Other preexisting types in the Standard Library may also usefully gain custom string conversions in the future:

  • Set.Index, Dictionary.Index
  • Slice, DefaultIndices
  • PartialRangeFrom, PartialRangeUpTo, PartialRangeThrough
  • CollectionDifference, CollectionDifference.Index
  • FlattenSequence, FlattenSequence.Index
  • LazyPrefixWhileSequence, LazyPrefixWhileSequence.Index
  • etc.

New String API to expose the information in these descriptions

The information exposed in the index descriptions shown above is mostly retrievable through public APIs, but not entirely: perhaps most importantly, there is no way to get the expected encoding of a string index through the stdlib's public API surface. The lack of such an API may encourage interested Swift developers to try retrieving this information by parsing the unstable debugDescription string, or by bitcasting indices to peek at the underlying bit patterns -- neither of which would be healthy for the Swift ecosystem overall. It therefore is desirable to eventually expose this information as well, through API additons like the drafts below:

extension String {
  @frozen enum StorageEncoding {
    case utf8
    case utf16
  }

  /// The storage encoding of this string instance. The encoding view
  /// corresponding to this encoding behaves like a random-access collection.
  /// 
  /// - Complexity: O(1)
  var encoding: StorageEncoding { get }
}

extension String.Index {
  /// The encoding of the string that produced this index, or nil if the 
  /// encoding is not known.
  /// 
  /// - Complexity: O(1)
  var encoding: String.StorageEncoding? { get }

  /// The offset of this position within the UTF-8 storage of the `String`
  /// instance that produced it. `nil` if the offset is not known to be valid
  /// in UTF-8 encoded storage.
  /// 
  /// - Complexity: O(1)
  @available(SwiftStdlib 5.7, *)
  var utf8Offset: Int? { get }

  /// The offset of this position within the UTF-16 storage of the `String`
  /// instance that produced it.  `nil` if the offset is not known to be valid
  /// in UTF-16 encoded storage.
  /// 
  /// - Complexity: O(1)
  @available(SwiftStdlib 5.7, *)
  var utf16Offset: Int? { get }
}

One major limitation is that string indices don't necessarily know their expected encoding, so the encoding property suggested above has to return an optional. (Indices of ASCII strings and the start index of all strings are the same no matter the encoding, and Swift runtimes prior to 5.7 did not track the encoding of string indices at all.) The utf8Offset and utf16Offset properties would correct and reinstate the functionality that got removed by [SE-0241] with the deprecation of encodingOffset.

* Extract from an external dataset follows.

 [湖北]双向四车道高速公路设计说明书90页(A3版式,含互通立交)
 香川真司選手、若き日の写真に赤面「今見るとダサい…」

[SE-0241]: https://github.com/swiftlang/swift-evolution/blob/main/proposals/0241-string-index-explicit-encoding-offset.md

Given that these APIs are quite obscure/subtle, and they pose some interesting design challenges on their own, these additions are deferred to a future proposal. The interface suggested above does not include exposing "transcoded offsets"; I expect the eventual proposal would need to cover those, too.

Alternatives considered

The original version of this proposal suggested conforming String.Index to CustomStringConvertible, not CustomDebugStringConvertible. The change to the debug-flavored protocol emphasizes that the new descriptions aren't intended to be used outside debugging contexts.

Acknowledgements

We'd like to express our appreciation to Jordan Rose and Ben Rimmington for scratching at the CustomStringConvertible vs CustomDebugStringConvertible distinction during the review discussion.